This irregular dwarf galaxy, named IC 1613, contains some 100 million stars (bluish in this portrayal). It is a member of our Local Group of galaxy neighbors, a collection which also includes our Milky Way, the Andromeda spiral and the Magellanic clouds. 2.4 million light-years away, it contains several examples of Cepheid variable stars — key calibrators of the cosmic distance ladder. The bulk of its stars were formed about 7 billion years ago, and it does not appear to be undergoing star formation at the present day, unlike other very active dwarf irregulars such as the Large and Small Magellanic clouds. To the lower right of IC 1613 (oriented with North to the left and East down in this view), one may view a background galaxy cluster (several hundred times more distant than IC 1613) consisting of dozens of orange-yellow blobs, centered on a pair of giant cluster elliptical galaxies. To the left of the irregular galaxy is a bright, sixth magnitude, foreground Milky Way star in the constellation of Cetus the Whale, identified here as a star by its sharp diffraction spikes radiating at 45 degree angles. For coordinate information, visit the NOIRLab webpage for this photo. Photo: DES/NOIRLab/NSF/AURA. Acknowledgments: Image processing: DES, Jen Miller (Gemini Observatory/NSF’s NOIRLab), Travis Rector (University of Alaska Anchorage), Mahdi Zamani & Davide de Martin

The primary tool in collecting these images, the DOE-built Dark Energy Camera, is mounted to the NSF-funded Víctor M. Blanco 4-meter Telescope, part of the Cerro Tololo Inter-American Observatory in the Chilean Andes, part of NSF’s NOIRLab. Each week, the survey collected thousands of pictures of the southern sky, unlocking a trove of potential cosmological insights.

Once captured, these images (and the large amount of data surrounding them) are transferred to the National Center for Supercomputing Applications for processing via the DES Data Management project. Using the Blue Waters supercomputer at NCSA, the Illinois Campus Cluster and computing systems at Fermilab, NCSA prepares calibrated data products for public and research consumption. It takes approximately four months to process one year’s worth of data into a searchable, usable catalog.

The detailed precision cosmology constraints based on the full six-year DES data set will come out over the next two years.

*YOUR OBJECTIVE*: According to the text about IC 1613, how long does it take to process one year's worth of data into a searchable, usable catalog?

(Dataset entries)
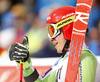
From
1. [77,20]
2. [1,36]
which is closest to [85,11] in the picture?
[77,20]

*RESPONSE TO THE TASK*: Approximately four months.